Date of Award
Summer 2024
Document Type
Thesis
Degree Name
Master of Science (MS)
Department
Chemistry
First Advisor
Dmitri Babikov
Second Advisor
Scott A. Reid
Third Advisor
Damian Kokkin
Abstract
The ozone layer in Earth’s atmosphere is distinctive and crucial for the evolution of life. Investigating the process of ozone formation aids in comprehending the evolution of our planet’s atmosphere. The reaction that forms ozone is O + O2 → O3. One can describe ozone forming reaction approximately using Lindeman mechanism, which is very handy. However, its limitation arises from assuming a steady-state approximation, which neglects transient dynamics and complexities that could impact reaction kinetics under non-equilibrium conditions.
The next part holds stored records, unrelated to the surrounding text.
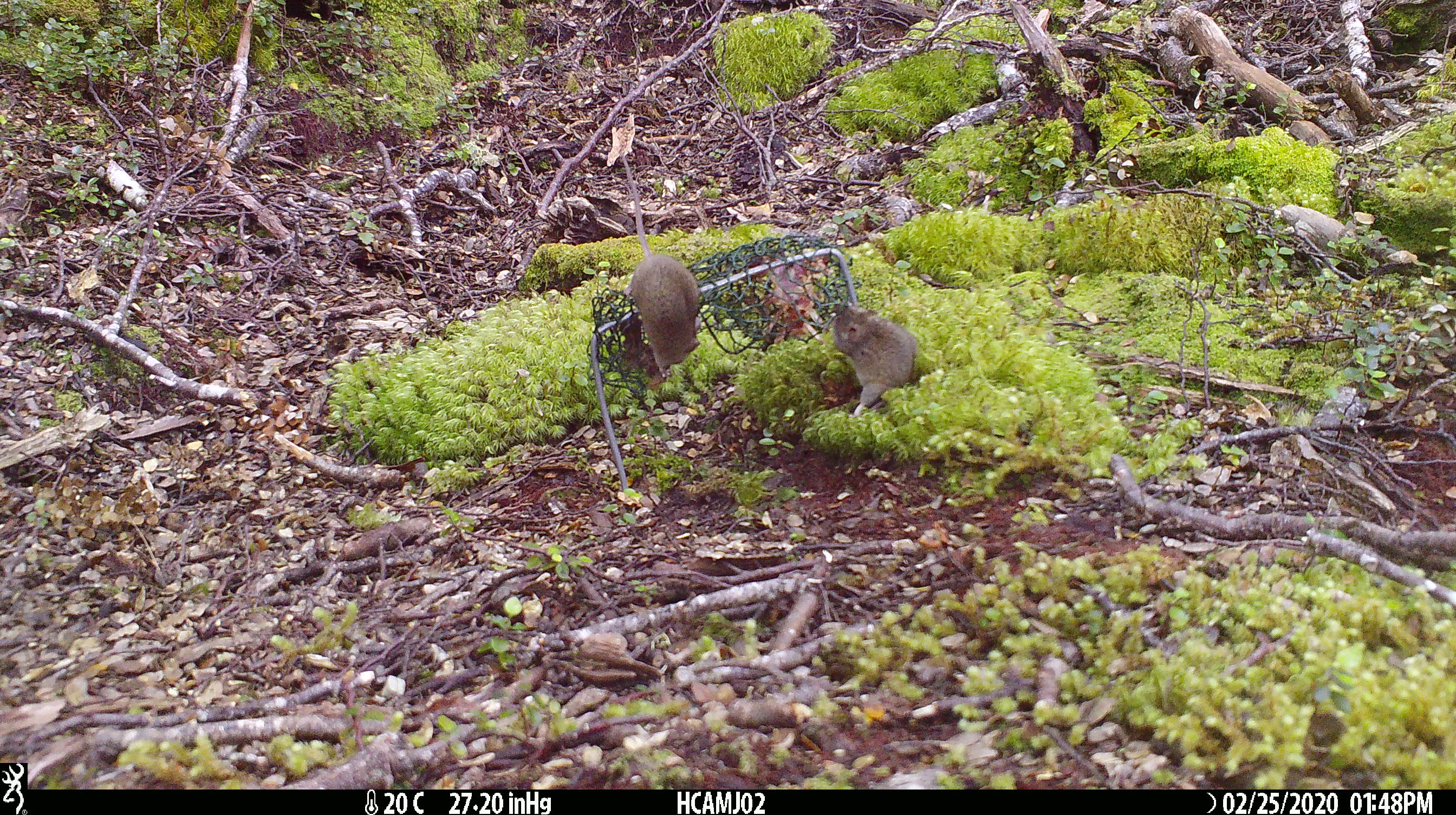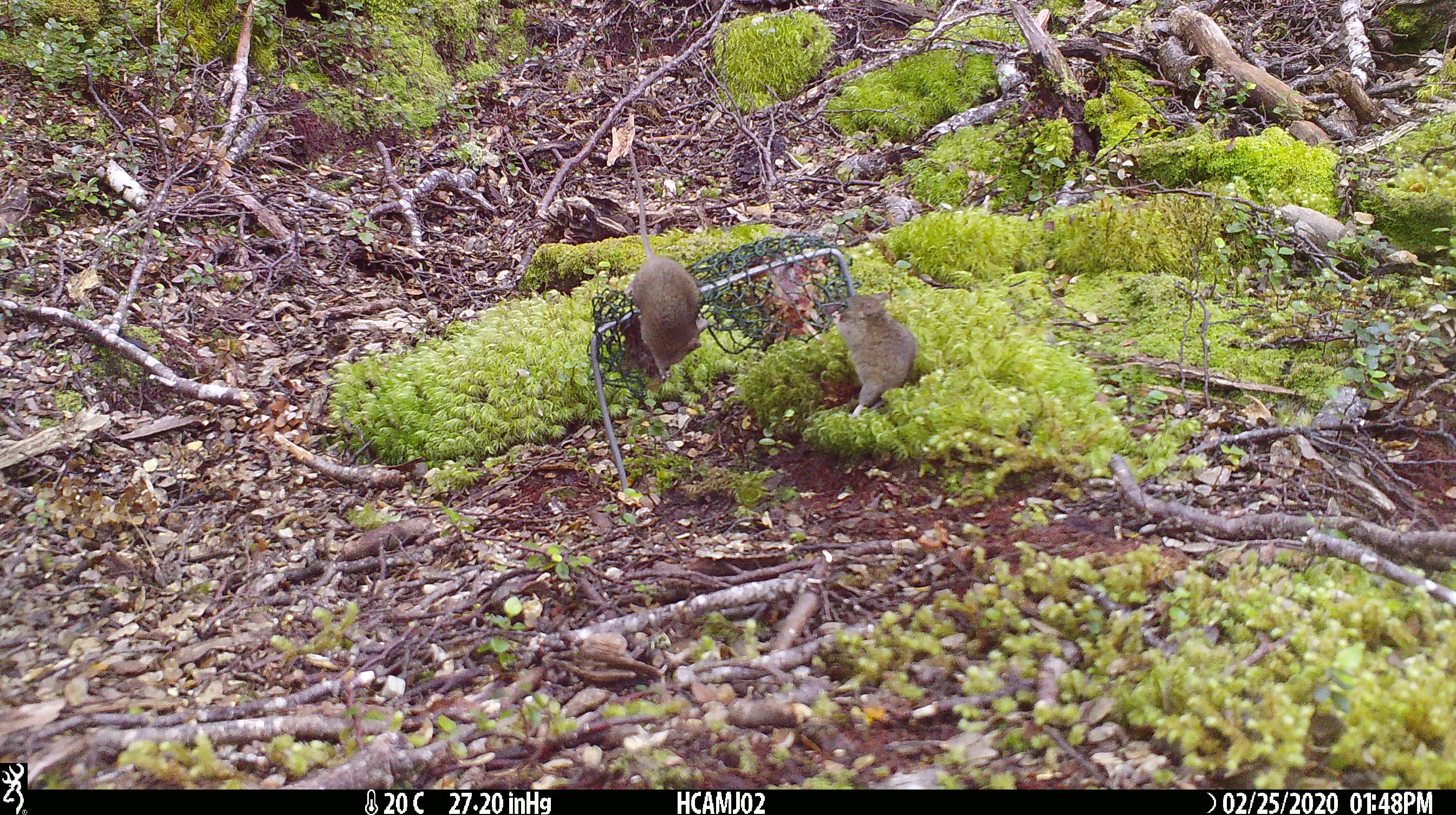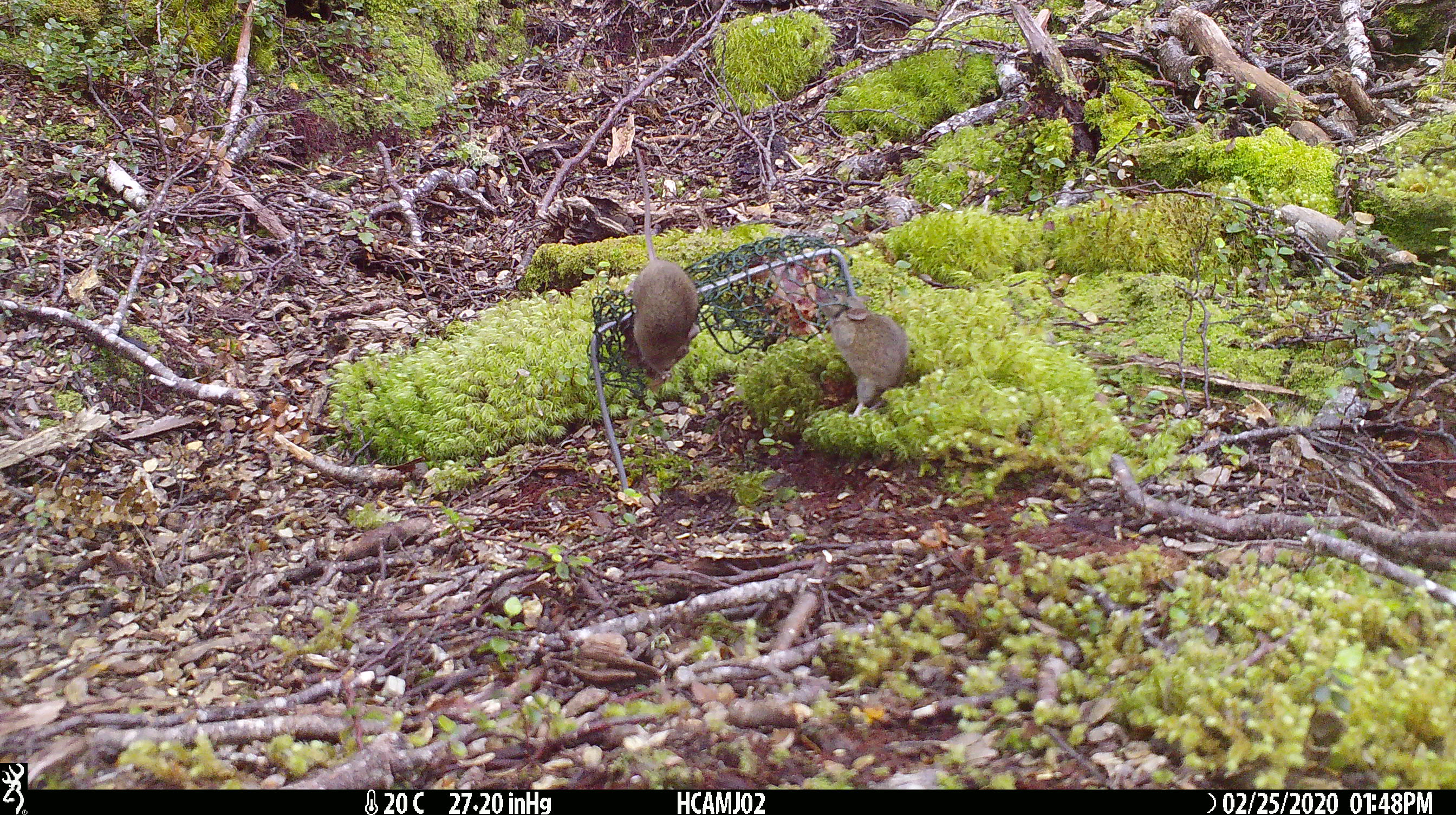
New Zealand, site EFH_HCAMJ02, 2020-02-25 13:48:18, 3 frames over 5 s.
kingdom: Animalia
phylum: Chordata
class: Mammalia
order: Rodentia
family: Muridae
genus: Mus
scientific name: Mus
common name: mouse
Mouse (Mus).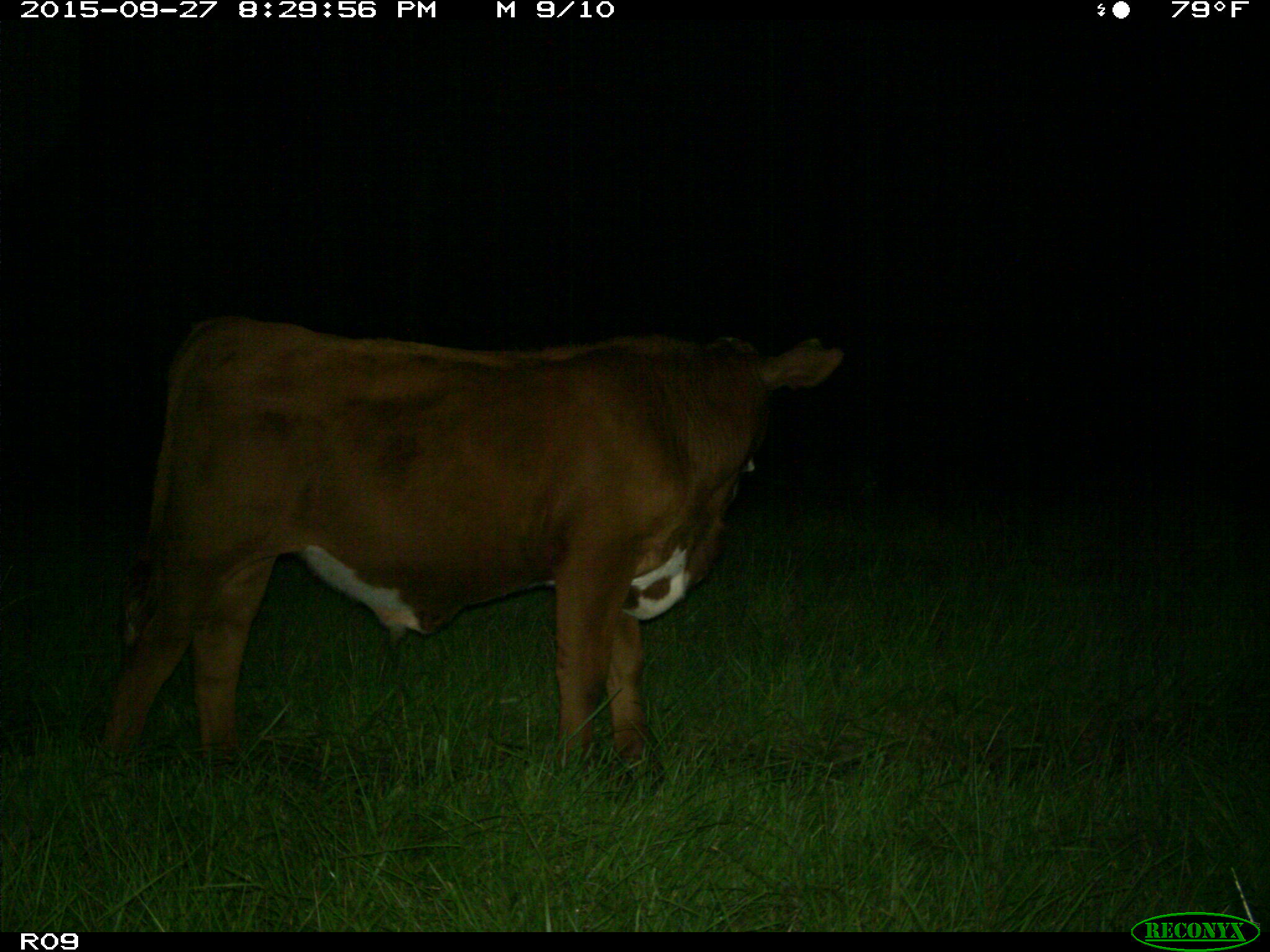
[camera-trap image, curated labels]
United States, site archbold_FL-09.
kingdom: Animalia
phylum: Chordata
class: Mammalia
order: Artiodactyla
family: Bovidae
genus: Bos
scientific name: Bos taurus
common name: domestic cow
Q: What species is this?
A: Bos taurus (domestic cow).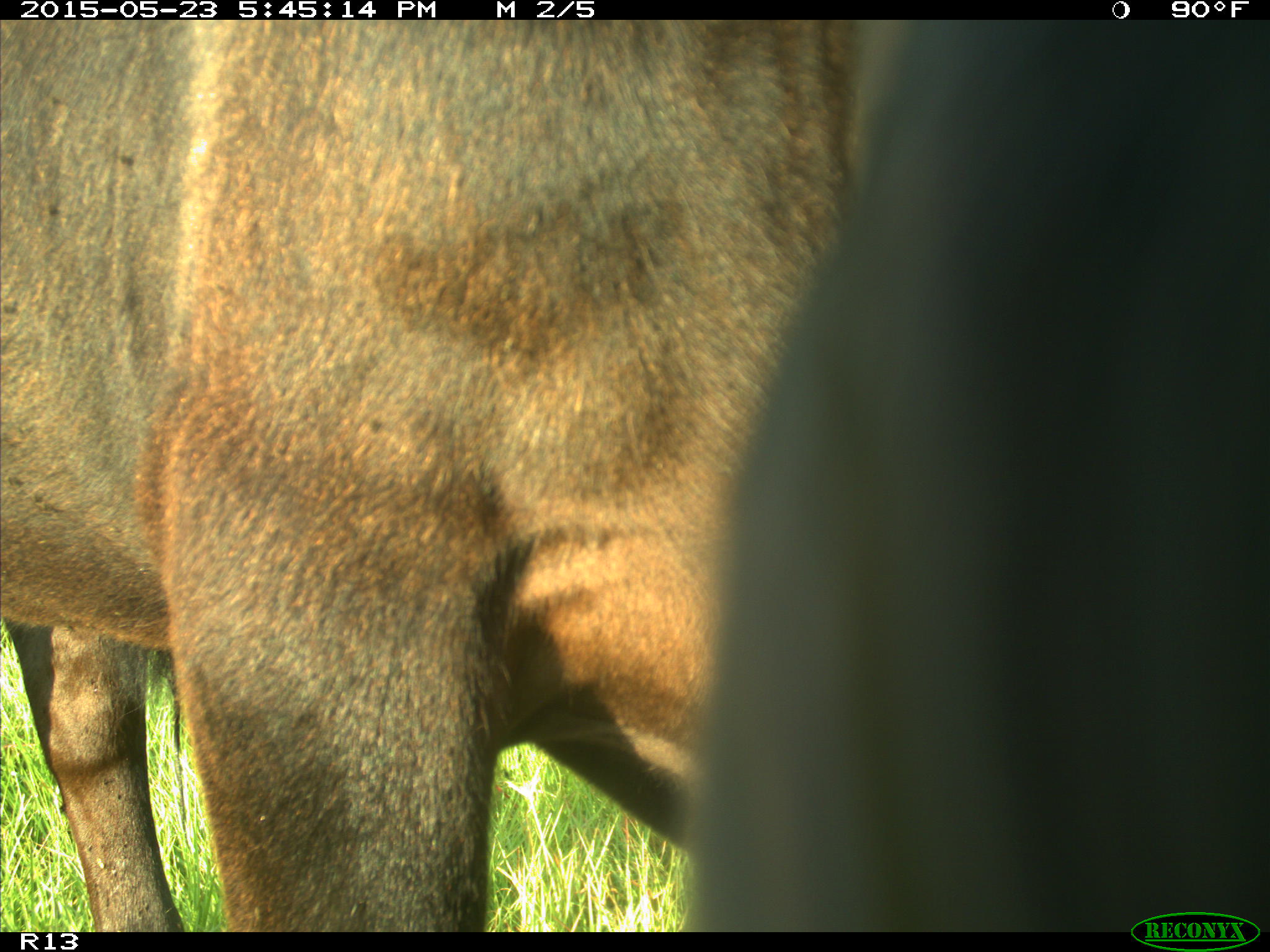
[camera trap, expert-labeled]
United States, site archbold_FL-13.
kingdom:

For this reason, Master Equation simulations can be seen as an enhancement or extension of the Lindemann mechanism, providing a thorough understanding of non-equilibrium chemical kinetics by modelling the actual time-dependent evolution of chemical species and capturing intricate dynamics without relying on a steady-state assumption. We focus here on calculating the recombination rate coefficient of ozone forming reaction using scattering resonances with their properties, such as energies, resonance widths and probabilities in the inner part of the potential energy surface. Following that, we compare the results of our simulations with experimentally measured rate coefficients for different temperatures and pressures available from several courses.